Without the pictures, write out all the lines below exactly as they appear.
** Opening PROVIDED DATA block **
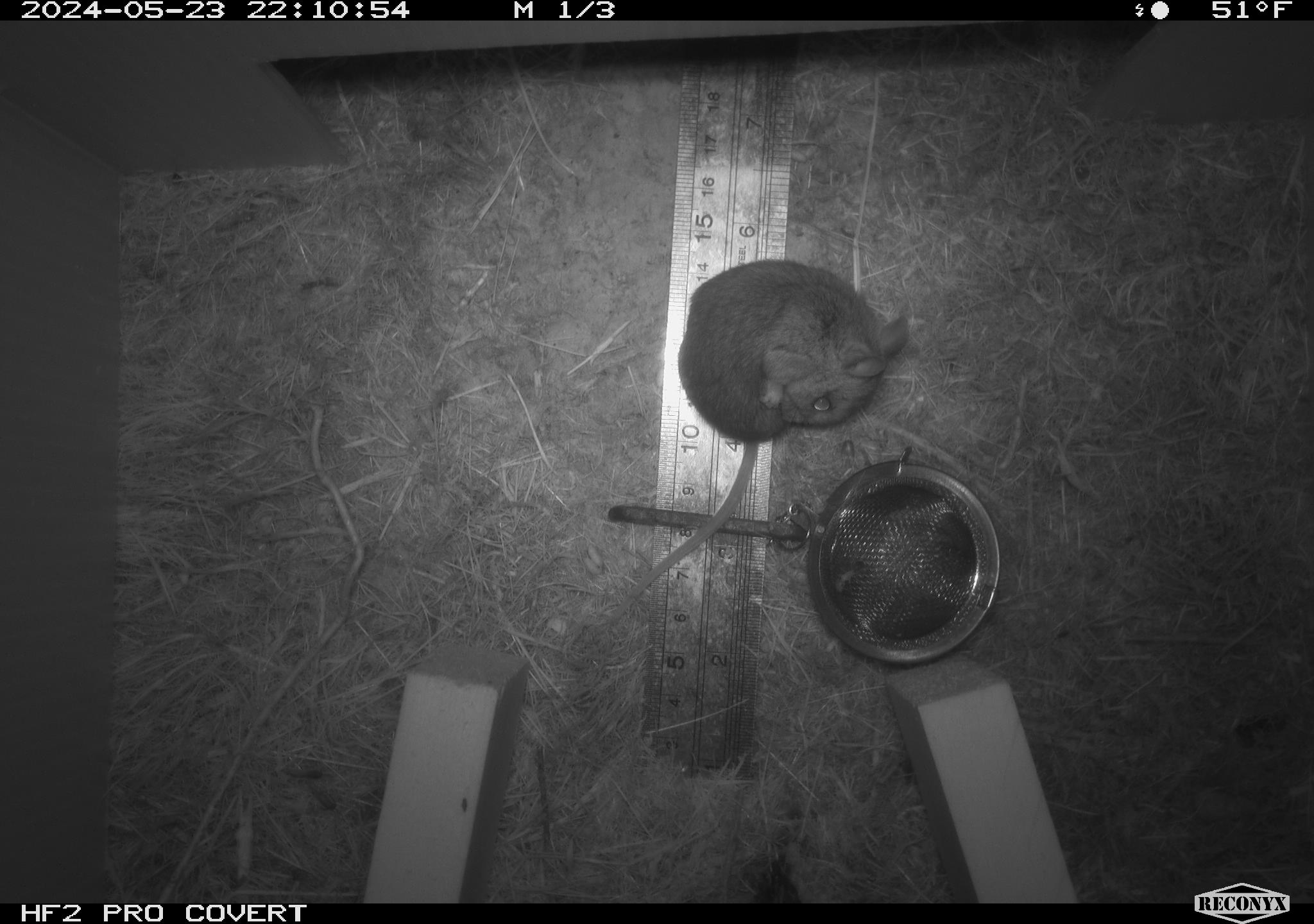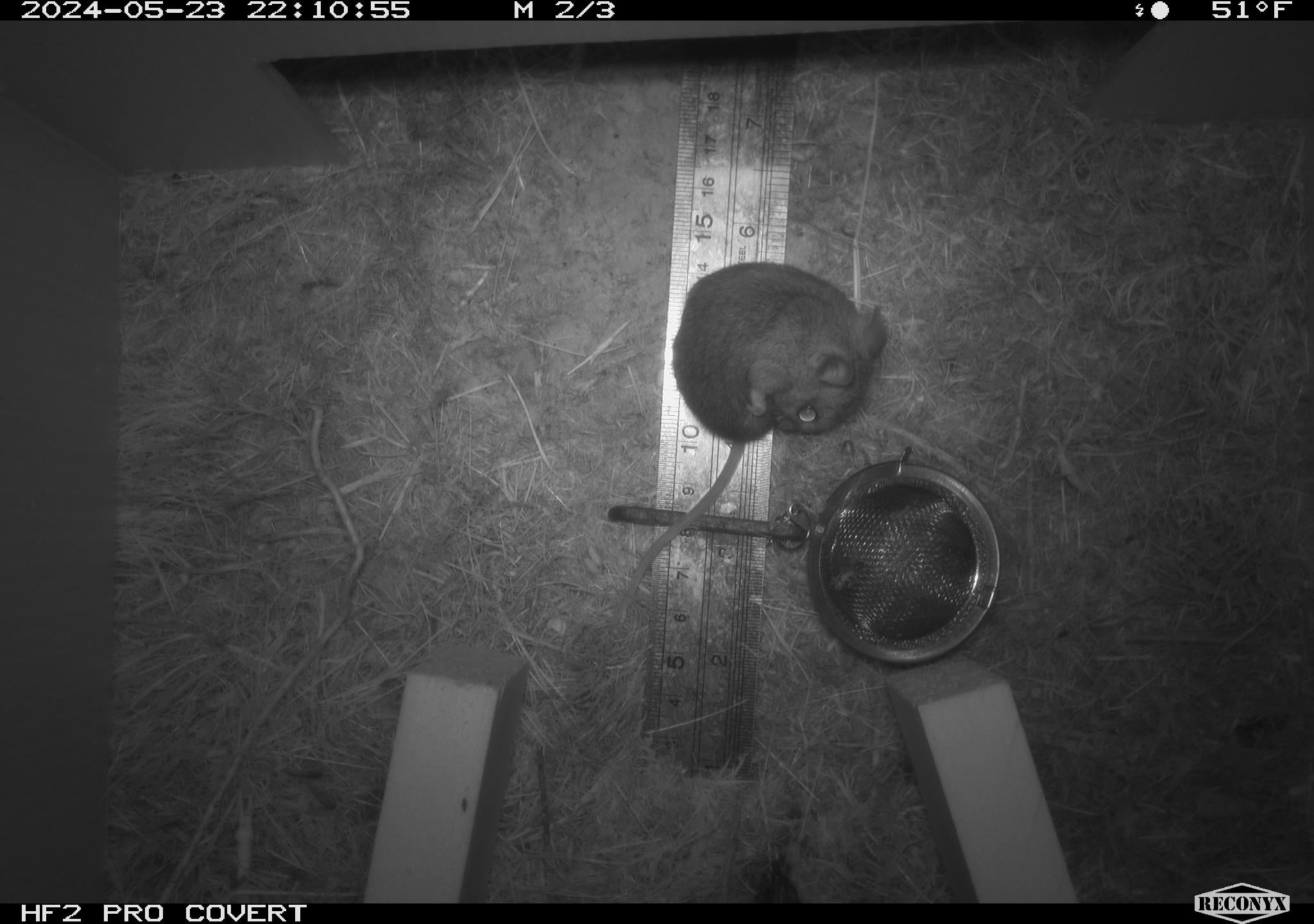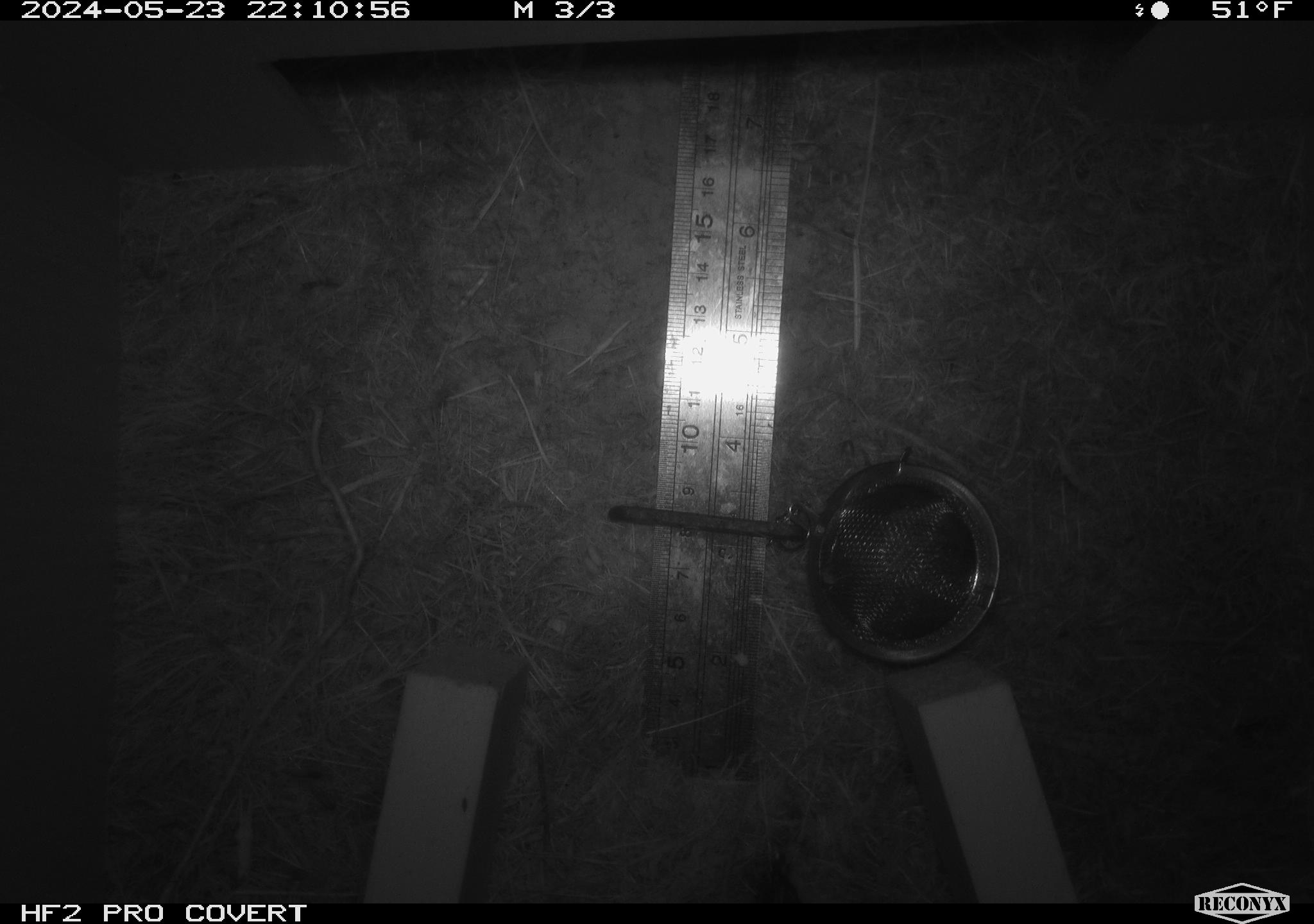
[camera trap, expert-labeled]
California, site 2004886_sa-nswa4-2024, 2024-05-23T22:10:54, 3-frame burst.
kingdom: Animalia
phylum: Chordata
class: Mammalia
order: Rodentia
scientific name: Rodentia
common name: rodent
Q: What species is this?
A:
** Closing PROVIDED DATA block **
- _RESPONSE TO THE EXERCISE_:
[camera trap, expert-labeled]
California, site 2004886_sa-nswa4-2024, 2024-05-23T22:10:54, 3-frame burst.
kingdom: Animalia
phylum: Chordata
class: Mammalia
order: Rodentia
scientific name: Rodentia
common name: rodent
Q: What species is this?
A:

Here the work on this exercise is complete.